I know it's heresy for a teacher to say, but I want principals to run a school. If they do something stupid, there are ways to address it. And a good leader will solicit ideas and opinions from his (or her--see the previous blog post, directly below this one) staff anyway. But "The Buck Stops Here", and I want principals to run their schools. Of course, I also want principals held responsible if, while running their schools, they run them into the ground. I don't want a "Dance of the Lemons" for administrators any more than I want one for teachers.
Apparently, my ideal little world would crash head-first into reality in LA Mummified, where the following has happened:
Under intense pressure from the teachers union, Los Angeles Unified School District officials reversed themselves Friday and agreed to reinstate a teacher who was transferred from Crenshaw High for allegedly blocking reform efforts by the school administration.
History teacher Alex Caputo-Pearl had been the union's chapter chairman at Crenshaw until his transfer to Emerson Middle School in late August, just before the start of the school year.

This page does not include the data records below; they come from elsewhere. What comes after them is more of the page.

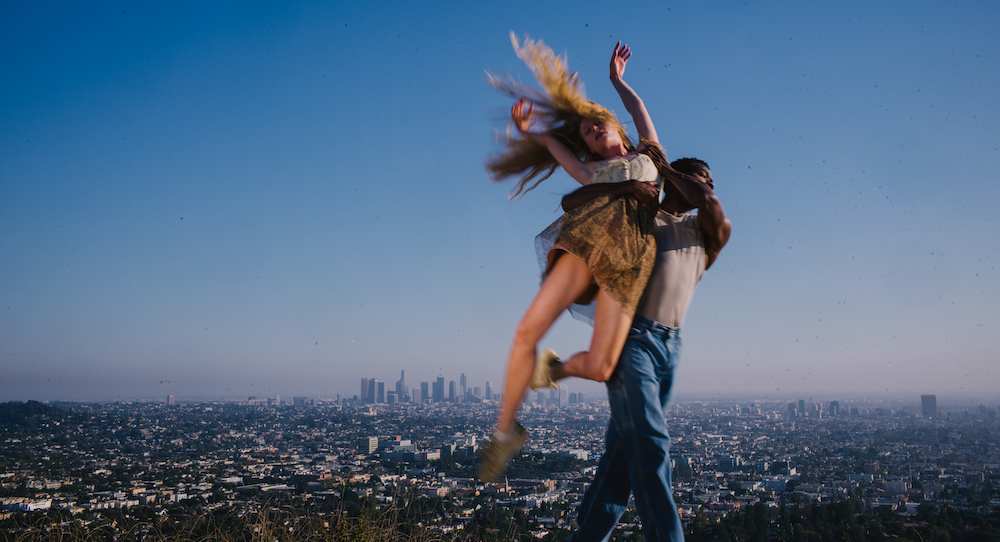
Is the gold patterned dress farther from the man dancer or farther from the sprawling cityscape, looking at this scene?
the sprawling cityscape

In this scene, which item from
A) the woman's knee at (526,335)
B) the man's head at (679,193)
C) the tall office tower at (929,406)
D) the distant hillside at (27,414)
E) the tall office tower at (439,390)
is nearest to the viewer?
the woman's knee at (526,335)

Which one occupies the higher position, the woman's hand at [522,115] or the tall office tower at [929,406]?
the woman's hand at [522,115]

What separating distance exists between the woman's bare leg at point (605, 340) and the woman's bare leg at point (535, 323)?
0.12 m

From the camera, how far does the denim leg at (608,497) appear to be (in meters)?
2.01

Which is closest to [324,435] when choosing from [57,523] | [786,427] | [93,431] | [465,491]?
[93,431]

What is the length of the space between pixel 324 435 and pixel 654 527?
83.2 ft

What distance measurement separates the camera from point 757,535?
5.67 metres

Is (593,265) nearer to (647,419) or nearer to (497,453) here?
(647,419)

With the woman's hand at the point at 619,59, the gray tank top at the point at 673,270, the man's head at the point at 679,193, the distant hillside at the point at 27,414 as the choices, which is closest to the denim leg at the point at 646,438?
the gray tank top at the point at 673,270

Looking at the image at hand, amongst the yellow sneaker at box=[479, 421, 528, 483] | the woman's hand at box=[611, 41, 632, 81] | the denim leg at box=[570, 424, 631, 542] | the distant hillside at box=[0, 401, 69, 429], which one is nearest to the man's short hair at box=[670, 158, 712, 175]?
the woman's hand at box=[611, 41, 632, 81]

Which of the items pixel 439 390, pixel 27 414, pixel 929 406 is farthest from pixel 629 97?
pixel 439 390

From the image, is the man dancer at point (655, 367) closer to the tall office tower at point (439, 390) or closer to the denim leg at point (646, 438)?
the denim leg at point (646, 438)

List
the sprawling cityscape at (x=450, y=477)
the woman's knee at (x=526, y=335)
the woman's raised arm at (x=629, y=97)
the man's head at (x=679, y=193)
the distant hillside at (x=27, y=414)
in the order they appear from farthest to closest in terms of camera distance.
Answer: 1. the distant hillside at (x=27, y=414)
2. the sprawling cityscape at (x=450, y=477)
3. the woman's raised arm at (x=629, y=97)
4. the man's head at (x=679, y=193)
5. the woman's knee at (x=526, y=335)

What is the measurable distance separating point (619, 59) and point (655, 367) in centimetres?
143
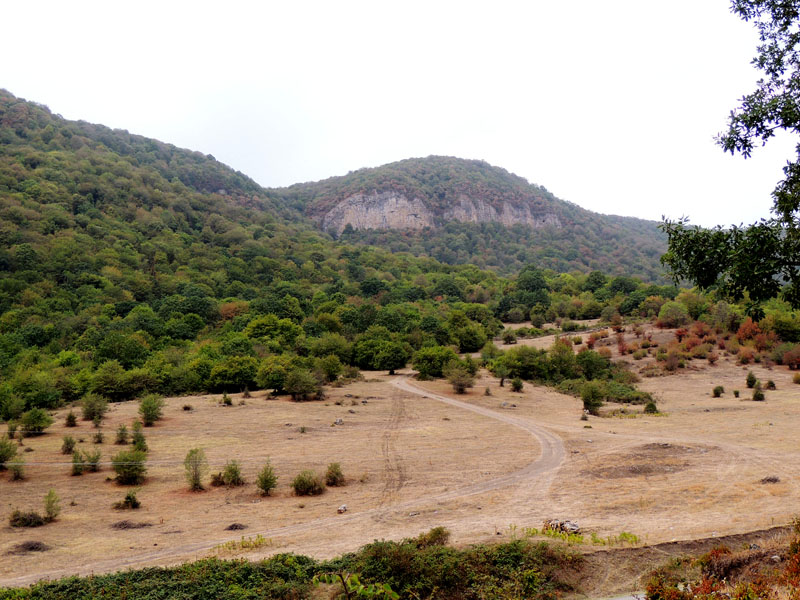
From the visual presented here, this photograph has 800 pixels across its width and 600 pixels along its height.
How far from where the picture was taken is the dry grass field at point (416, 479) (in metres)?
10.8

He will return to his old job at Crenshaw High by the beginning of the spring semester in February, if not sooner, according to the agreement worked out between the union and the school district...
Schools Supt. Roy Romer had accused the teacher of driving out a highly regarded principal, Charles Didinger, at a time when Crenshaw was struggling to regain its long-term accreditation.
Didinger had said he left the school primarily for health reasons, but had been worn down by constant haggling with teachers — largely meaning Caputo-Pearl, who represented the teaching staff...
"Through the negotiations, I think the district came to a realization that what they did and the way they went about doing it was less than fair and equitable, and having the district come to that conclusion is a good thing. We are ecstatic," the union president said...
Still, school board member David Tokofsky was hesitant to join the backslapping. He noted that Crenshaw is up for re-accreditation in February after having lost it in 2005. The accreditation was restored last February, but only for one year — essentially putting the school on probation.
The school has a temporary accreditation and, by mutual agreement, this Caputo-Pearl person is allowed to return and continue obstructing needed reforms. Is it any wonder that that district is known as a cesspool in California education circles?